### Passage to read
┌──

Remember the pandemic? Remember when we thought nothing would be the same again? Remember when we thought the damage done to football’s finances was so severe that transfer fees might never recover? We were part right. This summer, Premier League clubs have spent €2.25bn (£1.94bn), more than La Liga, Serie A, the Bundesliga and Ligue 1 combined.
The net spend is even more remarkable: €1.35bn for Premier League clubs, with La Liga a distant second on €52.44m (and then only because of Barcelona’s lever-driven splurge).
Nottingham Forest have spent more than every Championship and Brazilian club combined. And for all the concerns about whether their new squad can gel, perhaps that is the only way for a promoted club to compete. What is the alternative? Who wants to be Bournemouth, scorned for spending a meagre €27m, which is the same as the entire Greek league?
On the one hand, of course, this is all very exciting. We get to see players such as Erling Haaland, Darwin Núñez and Casemiro in the Premier League. Every day, we get the dopamine rush of our clubs signing players for €20m, €50m, €100m.
The great transfer mill trundles on, one of those rare phenomena that seems to benefit everybody: the players who improve their terms; the agents who take a slice; the directors who can swagger about after landing a star or congratulate themselves on their acuity in snaffling a prospect; the marketers who can build new campaigns around new blood; the fans who can dream that this, at last, will be the final piece of the jigsaw; the journalists who filter the rumours, analyse where the new player will fit and pontificate about what it all means in columns such as this.
Little wonder there now seems a subculture more fascinated by the workings of the mercado than by the actual game. But this cannot be healthy.
It cannot be good for English football that the gulf between the Premier League and the Championship is so great that the Forest approach feels it may be the least bad available. How can it be that the only viable owners of Premier League clubs are hedge funds, public investment funds, sheikhs, oligarchs and tax exiles? How have we got ourselves into a position where the two wholesome plucky outsiders are professional gamblers?
It cannot be good for the global game if most of the wealth, and thus talent, ends up in one country. As the pandemic hammered the finances of continental clubs, the Premier League, insulated by its enormous broadcast deal and by the fact that so many of its owners are not reliant on gate receipts or the sort of commercial revenues that depend on spectators being in the stadium, has found its already dominant position enhanced.
The hollowing-out undergone by the Netherlands, Portugal, Scotland, Belgium, Scandinavia and the leagues of central and eastern Europe is now happening to Spain, Italy, Germany and France. Perhaps the super-clubs, fortified by history and a network of fans across the globe, will continue to thrive, but the main obstacle to the Premier League hoovering up the best talent is the Home Office and its arcane work-permit regulations.
And there is perhaps something particularly jarring about the spending given the general economic picture. As energy prices rise, threatening millions with fuel poverty and potentially bankrupting tens of thousands of businesses (including lower league football clubs, for whom floodlights may soon become an impossible expense), the idea that €100m can be spent on Antony (or €5m on Calvin Ramsay, for that matter) comes to feel almost distasteful.

└──

### Stored data

┌──

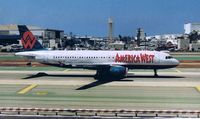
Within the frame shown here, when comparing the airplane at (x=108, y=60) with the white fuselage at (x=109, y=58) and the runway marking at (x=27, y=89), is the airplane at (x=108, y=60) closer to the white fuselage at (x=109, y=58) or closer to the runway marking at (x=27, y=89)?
the white fuselage at (x=109, y=58)

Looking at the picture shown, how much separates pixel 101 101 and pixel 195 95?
12.1 m

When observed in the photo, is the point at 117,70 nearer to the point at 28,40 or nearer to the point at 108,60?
the point at 108,60

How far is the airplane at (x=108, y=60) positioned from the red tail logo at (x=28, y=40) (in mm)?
1136

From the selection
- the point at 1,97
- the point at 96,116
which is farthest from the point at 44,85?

└──

### Exercise details
Pick up the column on Premier League transfer spending after its final sentence and carry it further.

### Response
This is not a question of inherent value. It is not some moral panic that even fairly mediocre players earn more in a week than a nurse or teacher earns in a year.
Rather it is about economic structure and in that regard the two issues – energy prices and Premier League transfer fees – are not unrelated.
In English football until 1983, 20% of gate receipts went to the away team, while a levy of 4% was redistributed between the 92 league clubs. Television revenue was shared equally between every club until 1985, when the Heathrow agreement split television revenue so 50% went to the top flight and reduced the levy to 3%.
The birth of Premier League in 1992 brought an end to the sharing of television revenues and the levy was reduced to a total of £3m. The advent of the Champions League the same year increased the flow of cash to the top clubs.
It has taken three decades, but this is the result. The richer the club, the more they can spend on players and the less significant the consequences for poor decisions. Even in a systematised game in which, as Valeriy Lobanovskyi put it, the bonds between players are as important as the players themselves, money is the biggest single determinant of success, not least because the richest clubs can afford the best coaches and sporting directors.
And so outlay leads to success which leads to greater prize money, television revenue and fan engagement, which leads to more success. Without some sort of redistribution, some regulation to prevent the rise of unstoppable giants, the rich get richer and the rest can only watch them disappearing into the distance, knowing that if they do develop a young player or unearth a gem that helps them, temporarily, to bridge the gap, the rich will soon swoop to take him away.
The irony is that one of the main drivers of the Premier League’s global popularity was collective bargaining and the relatively equitable division of broadcast revenues, which retained a degree of competitiveness alien to most top leagues. That is now being eroded, but as even the Premier League’s middle-classes can spend wildly, perhaps it does not matter; perhaps supremacy has been secured.
But the consequence of that is a desperate outlay just to keep up. Seven clubs have spent more than €100m net this summer. These are sums beyond the rest of the world, yet some of those sides may not even finish in the top half.